PROBLEM DETAILS: Beginning with the line below that contains "Delirios arte en" and ending with the line that contains "Magnifier 2X 130mm", retype every line exactly. Pictures are not copied.
#### SOURCE MATERIAL ####
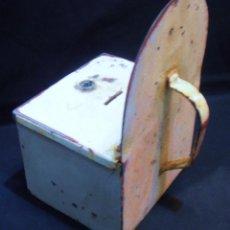 Antigüedades: PETO DE CARIDAD. Lote 110411339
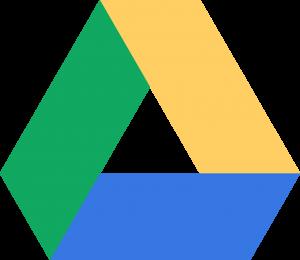 Google docs in Kenya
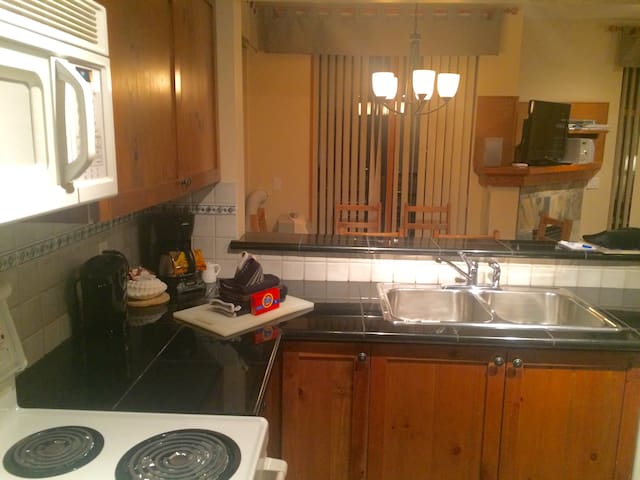 Full kitchen and washer dryer In unit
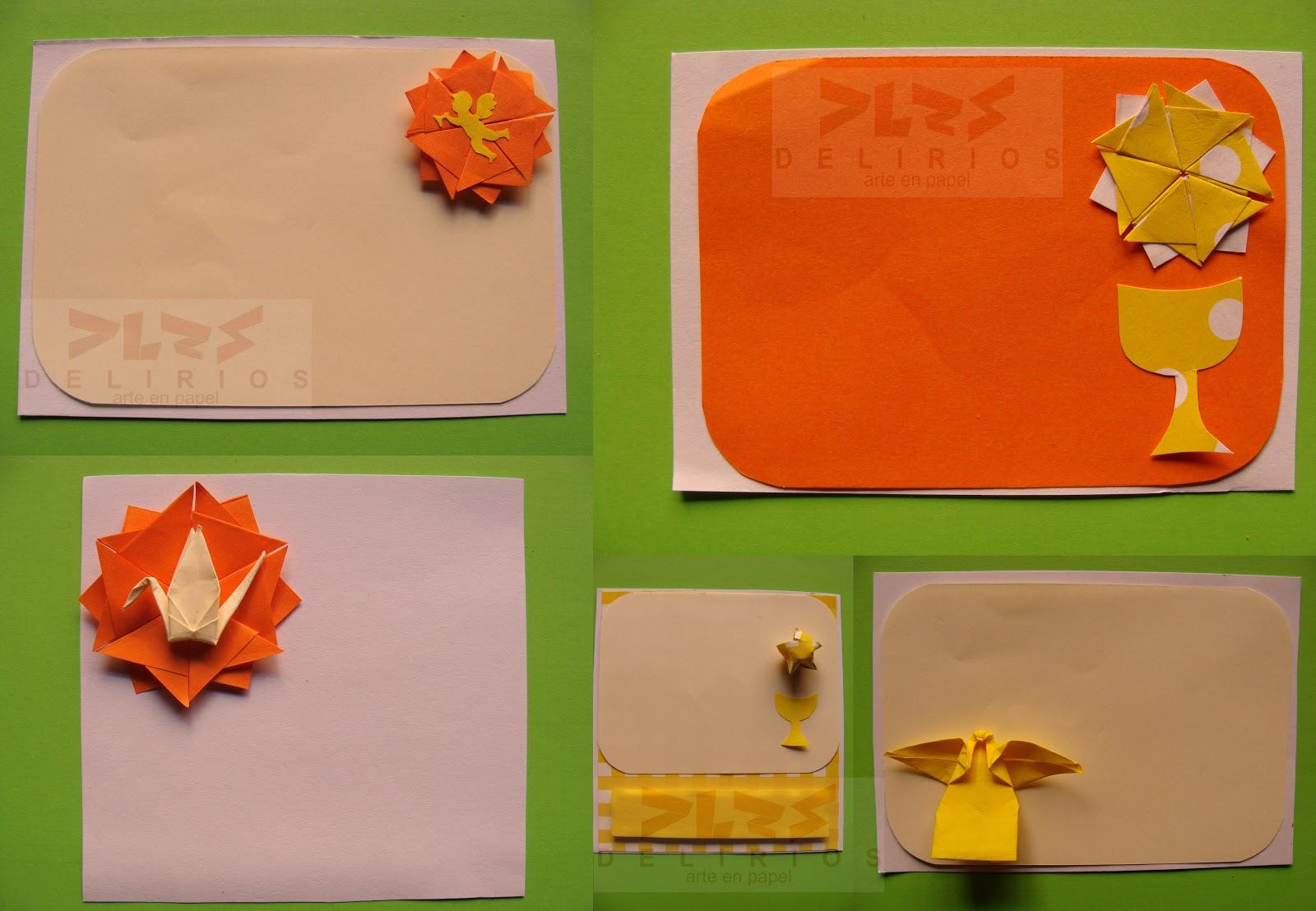 Delirios arte en papel comuni n en origami - Hacer tarjetas de comunion ...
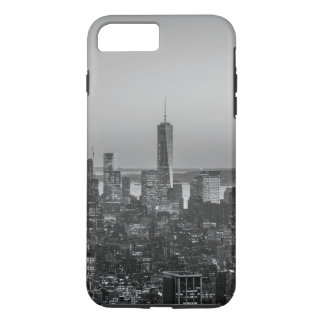 Black & White Aerial View of New York City Night iPhone 7 Plus Case
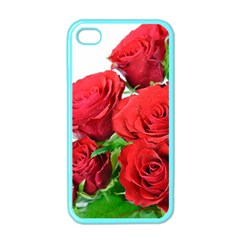 A Bouquet Of Roses On A White Background Apple Iphone 4 Case (color)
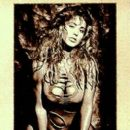 Bobbie Phillips - 264 x 406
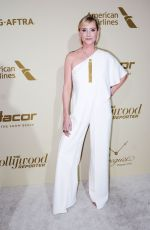 ANNE HECHE at Hollywood Reporter and Sag-aftra Nominees Night in Beverly Hills 09/14/2017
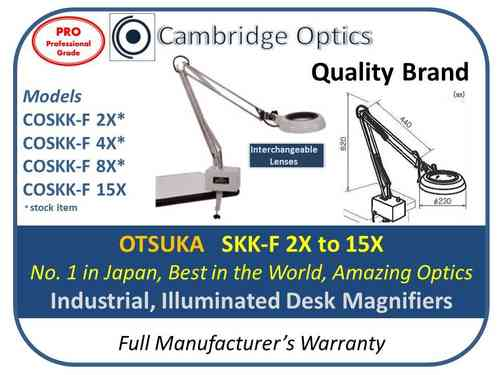 Industrial LED  Illuminated, G-Clamp, Long Reach Magnifier 2X 130mm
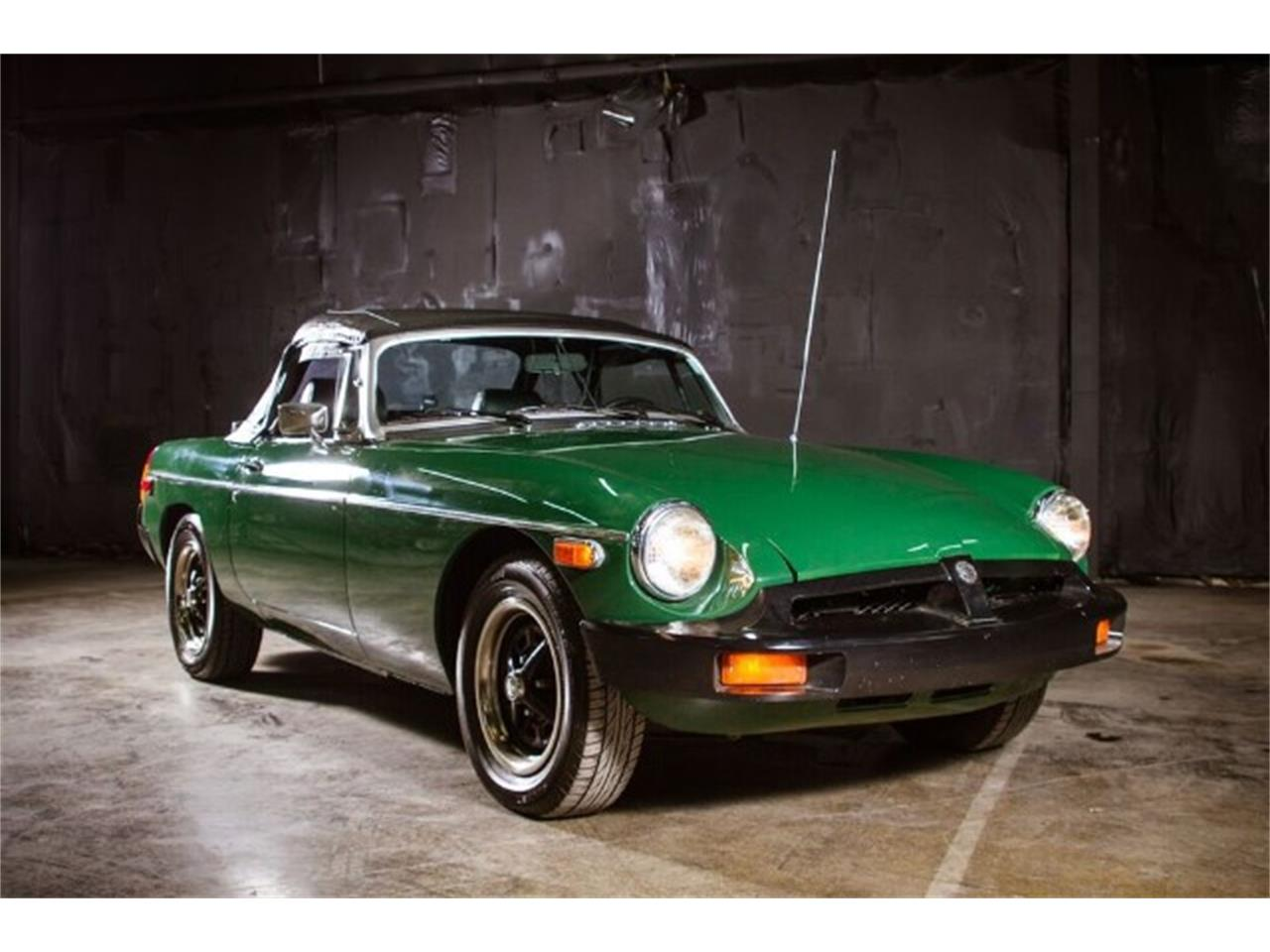 Large Picture of 1977 MG MGB located in Tennessee - $11,000.00 Offered by Rockstar Motorcars - HAE3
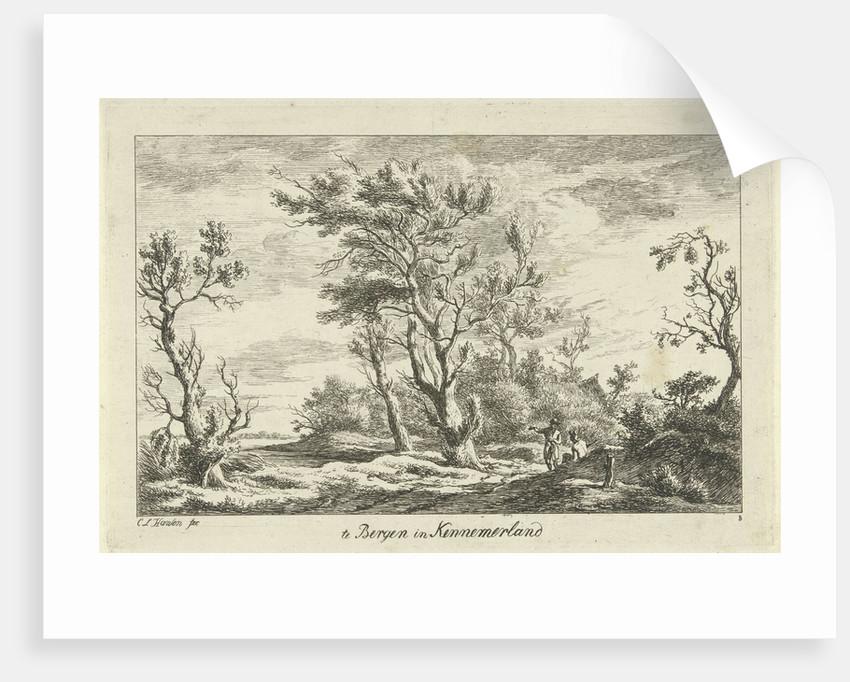 Travelers in a landscape by Carel Lodewijk Hansen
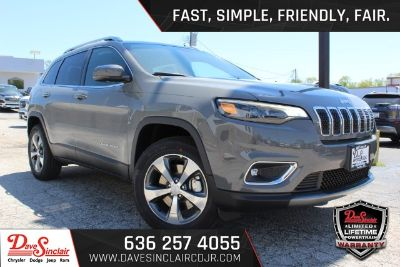 2019 Jeep Cherokee (Sting-Gray Clearcoat - Gray)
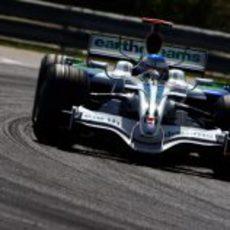 Button en Hungaroring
####
EXERCISE RESULT:
 Delirios arte en papel comuni n en origami - Hacer tarjetas de comunion ...
 Black & White Aerial View of New York City Night iPhone 7 Plus Case
 A Bouquet Of Roses On A White Background Apple Iphone 4 Case (color)
 Bobbie Phillips - 264 x 406
 ANNE HECHE at Hollywood Reporter and Sag-aftra Nominees Night in Beverly Hills 09/14/2017
 Industrial LED  Illuminated, G-Clamp, Long Reach Magnifier 2X 130mm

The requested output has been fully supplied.